National
Kami Rita summits Everest 29th time, eyes yet another climb this season
His contender Pasang Dawa Sherpa with 27 summits says he ‘doesn’t want’ to race in thin air.Sangam Prasain
World record holder Kami Rita Sherpa reached the top of Mt Everest for the 29th time on Sunday, breaking his own record for the most summits of the world’s highest mountain.
He also has another climb in his mind. But this year, Kami Rita, 54, has no contender.
Khim Lal Devkota, the Everest base camp coordinator, told the Post from the Everest Base camp that Kami Rita reached the summit at 7:25 am on Sunday.
Before leaving for Everest, Kami Rita had told the Post that if things go as planned, he may climb Everest twice this year.
“It depends on him when he wants to climb again. We don’t have any objection,” said Mingma Sherpa, chairman of Seven Summit Treks, with whom Kami Rita works as a senior guide.
Following Kami Rita is another Sherpa—Pasang Dawa—who has 27 summit titles on the world’s highest mountain.
Dawa Sherpa of Imagine Nepal Trek and Expeditions, with whom Pasang Dawa works as a senior guide, said Pasang Dawa would not be climbing Everest at least for this spring.
“He [Pasang Dawa] has informed us that he is tired of climbing Everest and wants to take a rest. He says he is least bothered about competition,” said Dawa. “He is not in favour of competition on Everest.”
The Post’s attempts to contact Pasang Dawa were unsuccessful.
Last year, Pasang Dawa, now 47, summited Everest for the 27th time, after his double ascent in a single season. Kami Rita climbed Everest twice to reclaim his record.
Records, titles, deaths and crowds are nowadays synonymous with Everest.
Japan’s Yuichiro Miura and Nepali Min Bahadur Sherchan had their own competition starting in 2008.
That year, Sherchan scaled the peak at the age of 76 years and 340 days and was officially recognised as the oldest to climb the mountain by the Guinness World Records in November 2009.
Sherchan replaced Miura in the Guinness Records. Miura had first climbed Everest in 2003 at the age of 70. He climbed Everest again in May 2008 when he was 75. But this time, Miura failed to set a record as he reached the summit a day after Sherchan achieved the same feat at 76.

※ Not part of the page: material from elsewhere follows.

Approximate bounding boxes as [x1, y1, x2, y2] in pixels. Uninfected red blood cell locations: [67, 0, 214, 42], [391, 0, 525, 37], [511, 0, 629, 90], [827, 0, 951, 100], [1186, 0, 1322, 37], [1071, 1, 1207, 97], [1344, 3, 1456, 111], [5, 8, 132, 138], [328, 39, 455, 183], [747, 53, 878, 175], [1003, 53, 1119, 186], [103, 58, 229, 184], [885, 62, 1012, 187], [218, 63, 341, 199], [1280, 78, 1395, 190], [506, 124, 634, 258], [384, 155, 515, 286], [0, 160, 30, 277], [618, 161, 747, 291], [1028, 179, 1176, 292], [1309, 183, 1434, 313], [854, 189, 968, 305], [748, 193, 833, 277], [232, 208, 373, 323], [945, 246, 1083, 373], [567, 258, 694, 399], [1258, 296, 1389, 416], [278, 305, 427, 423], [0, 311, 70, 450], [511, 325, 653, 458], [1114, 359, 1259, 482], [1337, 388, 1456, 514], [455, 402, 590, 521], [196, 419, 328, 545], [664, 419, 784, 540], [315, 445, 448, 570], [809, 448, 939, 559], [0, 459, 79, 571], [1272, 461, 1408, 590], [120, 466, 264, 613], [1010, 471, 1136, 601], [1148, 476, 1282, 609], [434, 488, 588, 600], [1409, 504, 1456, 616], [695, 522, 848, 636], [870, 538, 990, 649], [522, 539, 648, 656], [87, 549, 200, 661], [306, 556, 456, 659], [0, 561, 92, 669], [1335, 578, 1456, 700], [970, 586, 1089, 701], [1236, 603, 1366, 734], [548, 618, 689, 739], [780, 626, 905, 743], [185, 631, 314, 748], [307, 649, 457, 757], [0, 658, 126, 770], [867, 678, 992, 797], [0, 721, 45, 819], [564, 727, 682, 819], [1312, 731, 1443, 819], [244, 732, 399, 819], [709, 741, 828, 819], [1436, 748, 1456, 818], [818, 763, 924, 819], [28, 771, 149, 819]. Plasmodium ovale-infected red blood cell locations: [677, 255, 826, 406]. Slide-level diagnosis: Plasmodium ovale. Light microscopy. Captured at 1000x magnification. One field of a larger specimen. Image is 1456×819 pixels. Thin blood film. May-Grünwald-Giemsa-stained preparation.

But the competition was far from over. Miura again climbed Everest aged 80 in 2013. Everest was now witnessing a clash of two octogenarians. Serchan, at 85, again tried to be the oldest person to climb Everest, but died at base camp in 2017.

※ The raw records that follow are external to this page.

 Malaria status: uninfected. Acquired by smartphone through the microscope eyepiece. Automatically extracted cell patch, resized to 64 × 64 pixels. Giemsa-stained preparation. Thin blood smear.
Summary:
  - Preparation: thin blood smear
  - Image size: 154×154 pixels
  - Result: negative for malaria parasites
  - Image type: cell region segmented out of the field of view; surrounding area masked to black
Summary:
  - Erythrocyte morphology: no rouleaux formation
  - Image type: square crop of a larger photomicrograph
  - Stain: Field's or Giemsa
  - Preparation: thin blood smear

Then there is the episode of Sherpas, this one between Apa Sherpa and Phurba Tashi Sherpa.
Apa made his 21st Everest summit in May 2011 then retired after a promise to his wife to stop climbing after 21 ascents.
He was still the joint holder of the world record of Mount Everest summits as of 2017, with Phurba Tashi and Kami Rita Sherpa, but Kami Rita Sherpa broke the record in 2018.
In 2017, Kami Rita became the third person to reach the summit of Everest 21 times, and subsequently, in 2018, took the title from Apa and Phurba Tashi and became the world record holder.
Kami Rita’s mountaineering journey began in 1992 when he joined an expedition to Everest as a porter. He, however, made his first Everest ascent on May 13, 1994, aged 24.
Since then, he has been climbing Everest almost every year.
Kami Rita climbed Everest twice each in 2009, 2010, 2013, 2019 and 2023.
Pasang Dawa came into the limelight after he made double ascents for two consecutive years—in 2018 and 2019. Everest was closed in 2020 due to the pandemic. In 2022 and 2023, Pasang Dawa again made a double ascent.
Born in Pangboche, a village near the Everest base camp, Pasang Dawa first summited Everest in 1998.
He recorded a single climb on Everest in 1999, 2002, 2003, 2004, 2008, 2009, 2011, 2012, 2016 and 2017.
He climbed Everest twice each in 2001, 2007, 2010, 2013, 2018, 2019, 2022 and 2023.
This year, Nepal’s Department of Tourism has issued Everest climbing permits for 414 fee-paying individuals, down from a record 479 last year.
A climbing permit for Everest costs $11,000 for a foreigner and Rs75,000 for a Nepali.
Nepali high-altitude Sherpa guides helping climbers are not required to pay fees.
More than 8,000 mountaineers have climbed Everest from the Nepal side since Tenzing Norgay Sherpa and New Zealander Edmund Hillary first set foot atop the world’s highest peak in May 1953.